He says the population of pupils has decreased, with most parents opting to send their children to nearby, better built schools such as Tetu Boys Primary School.
“Parents choose to withdraw their children due to various reasons, including the state of the school, but we hope now that the school has benefited from the new infrastructure enrollment will improve,” he says.
With the new classrooms which have glass-pane windows, painted walls and cement floors, the school seems to be getting a new lease on life.
Majority of schools in Nyeri Town Constituency were built in the colonial era and at independence. Kamuyu Primary School is one of 43 public schools in the constituency benefiting from the CDF project.
Nyeri Town MP Ngunjiri Wambugu says the primary intention in the renovation is to ensure all the schools in the constituency meet certain basic standards in terms of institutional capacity and state of facilities.
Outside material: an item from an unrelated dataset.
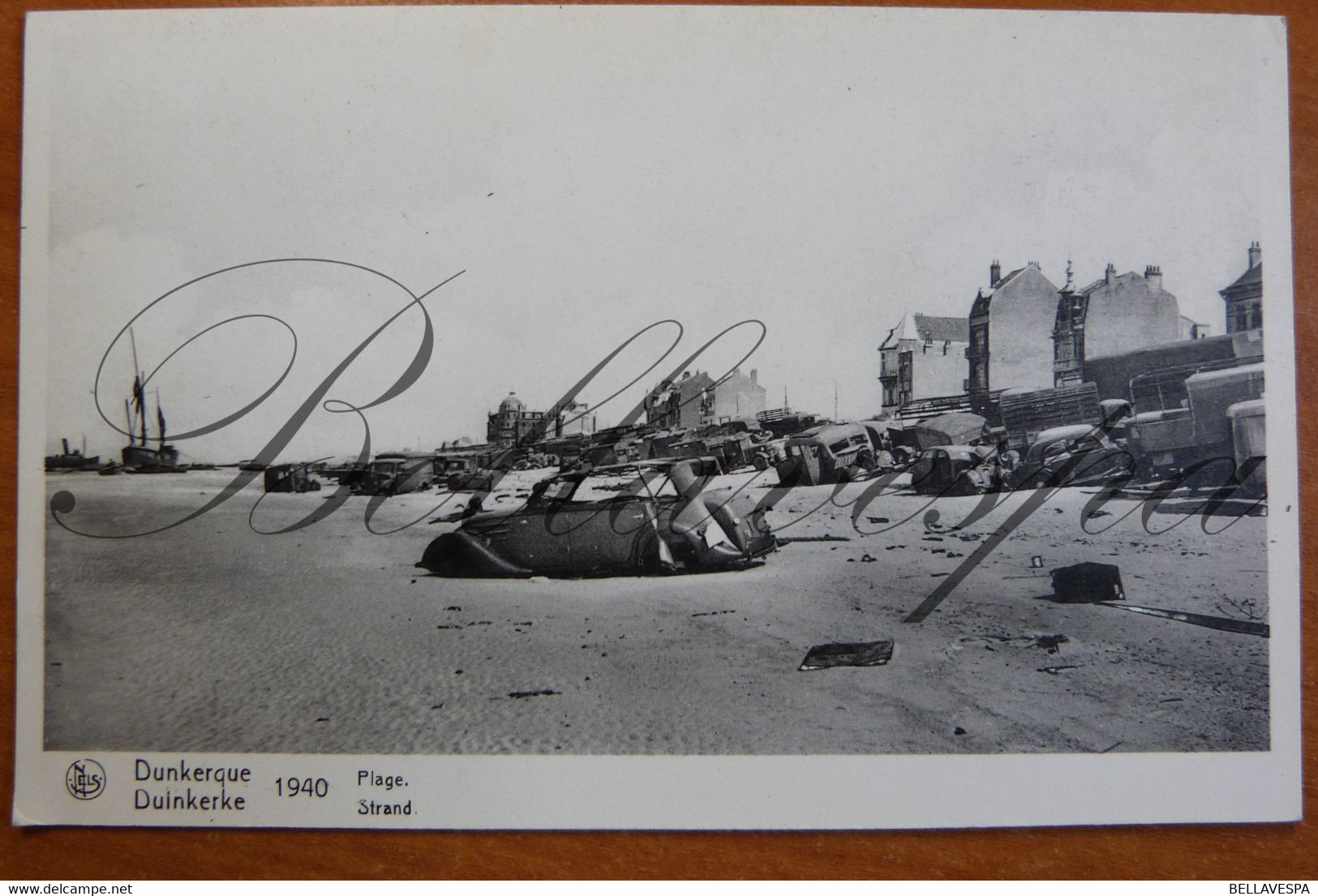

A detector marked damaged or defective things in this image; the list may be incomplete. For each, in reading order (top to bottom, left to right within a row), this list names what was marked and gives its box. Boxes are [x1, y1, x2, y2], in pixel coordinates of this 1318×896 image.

overturned car [416, 458, 775, 577]
abandoned car [416, 458, 775, 577]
“We had a situation where some students were studying in classrooms without window panes while others were in storey buildings in the same constituency. This did not seem fair as all these schools are public institutions,” says Ngunjiri.
In Ithenguri Primary School, pupils are now learning in five renovated classrooms. The new roofs have even gutters to harvest rain water for use within the school.
The school, which was started in 1939, has been in need of a facelift for several years, according to deputy head teacher Samuel Mugenya.
“We needed the renovations to keep the 140 pupils comfortable and the new classrooms have motivated the teachers and students,” he says.
Marua Primary School that was built in the 1970s now boasts of nine newly renovated classrooms.
Head teacher Eustas Mwai says the school’s new look has motivated the 166 pupils and boosted their confidence.
In Mathari Ward, Nyarugumi and Kingongo primary schools now each has four new classrooms. In Rware Ward, renovations on several classrooms are ongoing in DEB and Githwariga primary schools.
Tetu Boys Primary School has recorded an influx of students, stretching the schools’ infrastructure, after the renovation of five of its classrooms. which was also built in the 1955.
The school built in 1955 has a population of 685 students.
“Some of the classrooms had welded wire mesh for windows and leaking roofs,” says headteacher Stephen Njoroge.
According to the CDF records, Nyeri Town has allocated and spent Sh49.6 million in the 2017/18 financial year towards education and expects to carry out renovations in 80 per cent of all the public schools in the constituency.